Records drawn from a dataset
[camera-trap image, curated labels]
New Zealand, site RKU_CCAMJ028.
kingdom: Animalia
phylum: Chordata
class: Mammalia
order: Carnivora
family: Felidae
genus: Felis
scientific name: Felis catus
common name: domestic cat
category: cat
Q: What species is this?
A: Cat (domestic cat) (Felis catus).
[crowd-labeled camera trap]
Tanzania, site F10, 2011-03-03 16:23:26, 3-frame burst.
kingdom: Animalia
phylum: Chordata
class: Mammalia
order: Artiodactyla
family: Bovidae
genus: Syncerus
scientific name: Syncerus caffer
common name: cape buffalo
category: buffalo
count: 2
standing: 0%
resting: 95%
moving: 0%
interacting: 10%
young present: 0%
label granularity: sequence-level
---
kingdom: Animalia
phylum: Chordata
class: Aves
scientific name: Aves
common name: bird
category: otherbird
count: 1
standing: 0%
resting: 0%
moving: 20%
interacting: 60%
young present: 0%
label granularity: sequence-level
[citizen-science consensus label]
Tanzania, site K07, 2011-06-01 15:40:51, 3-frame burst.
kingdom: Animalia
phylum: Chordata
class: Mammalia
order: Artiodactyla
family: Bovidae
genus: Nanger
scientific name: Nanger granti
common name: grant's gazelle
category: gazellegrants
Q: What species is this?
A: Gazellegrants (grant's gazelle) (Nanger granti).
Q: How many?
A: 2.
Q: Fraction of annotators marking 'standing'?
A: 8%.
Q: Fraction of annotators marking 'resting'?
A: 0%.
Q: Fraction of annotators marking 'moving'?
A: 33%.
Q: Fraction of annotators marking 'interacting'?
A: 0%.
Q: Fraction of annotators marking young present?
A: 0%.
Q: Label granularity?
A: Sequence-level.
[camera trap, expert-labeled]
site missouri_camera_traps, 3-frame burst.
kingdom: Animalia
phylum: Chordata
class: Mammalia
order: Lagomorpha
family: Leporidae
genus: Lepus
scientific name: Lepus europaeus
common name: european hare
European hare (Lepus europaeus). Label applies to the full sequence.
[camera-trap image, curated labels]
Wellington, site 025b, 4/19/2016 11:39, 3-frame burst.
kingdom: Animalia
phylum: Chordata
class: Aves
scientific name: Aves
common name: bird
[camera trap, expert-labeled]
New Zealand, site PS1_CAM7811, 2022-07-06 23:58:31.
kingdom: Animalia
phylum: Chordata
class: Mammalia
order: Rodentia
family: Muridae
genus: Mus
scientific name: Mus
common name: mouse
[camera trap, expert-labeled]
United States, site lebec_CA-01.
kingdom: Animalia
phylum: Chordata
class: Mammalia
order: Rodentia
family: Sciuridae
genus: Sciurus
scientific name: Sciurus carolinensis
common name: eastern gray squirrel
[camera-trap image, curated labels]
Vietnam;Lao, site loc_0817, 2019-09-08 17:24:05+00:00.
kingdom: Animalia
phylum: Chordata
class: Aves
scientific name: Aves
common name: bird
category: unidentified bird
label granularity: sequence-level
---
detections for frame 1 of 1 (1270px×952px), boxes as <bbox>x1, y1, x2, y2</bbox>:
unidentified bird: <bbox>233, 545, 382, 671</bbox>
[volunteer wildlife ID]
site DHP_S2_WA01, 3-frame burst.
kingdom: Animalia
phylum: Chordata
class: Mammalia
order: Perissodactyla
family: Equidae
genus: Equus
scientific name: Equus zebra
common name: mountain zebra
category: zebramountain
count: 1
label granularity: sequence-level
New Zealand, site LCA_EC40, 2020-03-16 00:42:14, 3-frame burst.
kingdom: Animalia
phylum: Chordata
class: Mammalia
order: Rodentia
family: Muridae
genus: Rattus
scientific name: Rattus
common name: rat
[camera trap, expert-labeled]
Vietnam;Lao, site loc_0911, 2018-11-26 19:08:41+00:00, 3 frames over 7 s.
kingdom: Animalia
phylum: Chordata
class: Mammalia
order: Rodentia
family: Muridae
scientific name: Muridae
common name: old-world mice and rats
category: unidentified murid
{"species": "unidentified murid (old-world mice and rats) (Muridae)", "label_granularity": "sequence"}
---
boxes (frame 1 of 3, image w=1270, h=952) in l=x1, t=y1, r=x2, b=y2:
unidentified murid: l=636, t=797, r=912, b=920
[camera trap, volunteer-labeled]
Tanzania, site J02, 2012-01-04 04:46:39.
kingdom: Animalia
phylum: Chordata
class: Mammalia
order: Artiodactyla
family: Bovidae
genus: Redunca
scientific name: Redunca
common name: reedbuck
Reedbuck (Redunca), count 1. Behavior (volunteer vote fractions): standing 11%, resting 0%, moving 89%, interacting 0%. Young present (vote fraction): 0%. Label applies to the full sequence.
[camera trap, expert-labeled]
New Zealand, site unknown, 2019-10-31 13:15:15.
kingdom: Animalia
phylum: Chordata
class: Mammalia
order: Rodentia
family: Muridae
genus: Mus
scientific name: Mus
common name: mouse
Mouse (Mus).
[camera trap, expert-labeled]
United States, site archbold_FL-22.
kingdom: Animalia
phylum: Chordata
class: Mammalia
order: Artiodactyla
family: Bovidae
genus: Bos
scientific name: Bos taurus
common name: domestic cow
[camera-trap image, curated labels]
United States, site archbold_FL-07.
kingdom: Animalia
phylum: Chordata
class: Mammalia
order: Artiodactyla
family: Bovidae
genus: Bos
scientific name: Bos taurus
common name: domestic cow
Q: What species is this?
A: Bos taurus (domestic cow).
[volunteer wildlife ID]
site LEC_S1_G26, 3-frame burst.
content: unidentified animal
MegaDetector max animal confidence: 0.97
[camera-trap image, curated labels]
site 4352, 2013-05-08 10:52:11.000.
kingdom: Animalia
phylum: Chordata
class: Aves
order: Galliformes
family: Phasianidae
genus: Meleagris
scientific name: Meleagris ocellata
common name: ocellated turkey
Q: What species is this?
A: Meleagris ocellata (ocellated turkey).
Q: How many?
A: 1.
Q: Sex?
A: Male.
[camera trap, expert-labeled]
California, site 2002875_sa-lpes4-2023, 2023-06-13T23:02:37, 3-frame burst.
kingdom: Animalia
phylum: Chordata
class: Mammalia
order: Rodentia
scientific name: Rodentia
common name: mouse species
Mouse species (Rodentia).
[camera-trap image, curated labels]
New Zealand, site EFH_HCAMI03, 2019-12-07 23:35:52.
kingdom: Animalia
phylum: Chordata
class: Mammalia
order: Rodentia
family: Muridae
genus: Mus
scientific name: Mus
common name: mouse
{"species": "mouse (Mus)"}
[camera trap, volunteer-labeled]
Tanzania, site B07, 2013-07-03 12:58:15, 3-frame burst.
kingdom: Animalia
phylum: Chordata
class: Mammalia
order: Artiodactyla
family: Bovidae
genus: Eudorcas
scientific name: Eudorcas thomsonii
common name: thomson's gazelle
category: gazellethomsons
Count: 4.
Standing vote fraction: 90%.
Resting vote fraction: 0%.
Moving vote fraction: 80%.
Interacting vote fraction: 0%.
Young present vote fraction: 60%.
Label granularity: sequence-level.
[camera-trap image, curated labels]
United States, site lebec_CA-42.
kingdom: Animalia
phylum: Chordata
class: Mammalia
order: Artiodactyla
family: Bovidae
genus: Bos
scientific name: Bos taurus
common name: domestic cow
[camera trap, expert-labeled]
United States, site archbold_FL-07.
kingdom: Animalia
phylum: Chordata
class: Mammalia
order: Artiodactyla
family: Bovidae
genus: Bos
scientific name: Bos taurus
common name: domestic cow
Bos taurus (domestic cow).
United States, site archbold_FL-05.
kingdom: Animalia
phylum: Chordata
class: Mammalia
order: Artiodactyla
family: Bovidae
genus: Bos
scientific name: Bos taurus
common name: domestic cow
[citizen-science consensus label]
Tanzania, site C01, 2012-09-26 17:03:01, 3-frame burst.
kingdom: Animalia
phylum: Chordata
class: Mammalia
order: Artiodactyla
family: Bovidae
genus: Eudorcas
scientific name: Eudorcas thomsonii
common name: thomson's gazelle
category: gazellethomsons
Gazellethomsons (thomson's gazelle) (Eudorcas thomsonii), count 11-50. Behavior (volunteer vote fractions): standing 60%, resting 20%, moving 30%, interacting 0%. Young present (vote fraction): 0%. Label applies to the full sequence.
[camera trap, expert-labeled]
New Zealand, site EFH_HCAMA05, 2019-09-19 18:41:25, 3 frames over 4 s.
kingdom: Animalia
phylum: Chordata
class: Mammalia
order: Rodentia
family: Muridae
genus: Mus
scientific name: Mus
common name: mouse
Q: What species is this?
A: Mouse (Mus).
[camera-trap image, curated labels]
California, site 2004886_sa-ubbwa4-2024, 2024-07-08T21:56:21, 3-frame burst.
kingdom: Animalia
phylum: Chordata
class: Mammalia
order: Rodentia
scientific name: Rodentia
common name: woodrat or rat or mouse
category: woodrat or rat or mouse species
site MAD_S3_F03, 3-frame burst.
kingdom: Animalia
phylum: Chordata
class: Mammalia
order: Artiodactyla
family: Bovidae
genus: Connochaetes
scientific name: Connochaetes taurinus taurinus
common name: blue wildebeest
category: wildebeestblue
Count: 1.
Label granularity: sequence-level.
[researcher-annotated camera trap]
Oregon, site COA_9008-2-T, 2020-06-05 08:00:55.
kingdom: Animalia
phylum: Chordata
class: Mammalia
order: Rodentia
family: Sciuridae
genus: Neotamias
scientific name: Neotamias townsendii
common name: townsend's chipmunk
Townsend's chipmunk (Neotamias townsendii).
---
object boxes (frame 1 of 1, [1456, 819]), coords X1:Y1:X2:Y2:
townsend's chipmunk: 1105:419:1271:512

- [TASK TO CARRY OUT] Show all lines above holding the word "rats".

- [RESPONSE]
common name: old-world mice and rats
{"species": "unidentified murid (old-world mice and rats) (Muridae)", "label_granularity": "sequence"}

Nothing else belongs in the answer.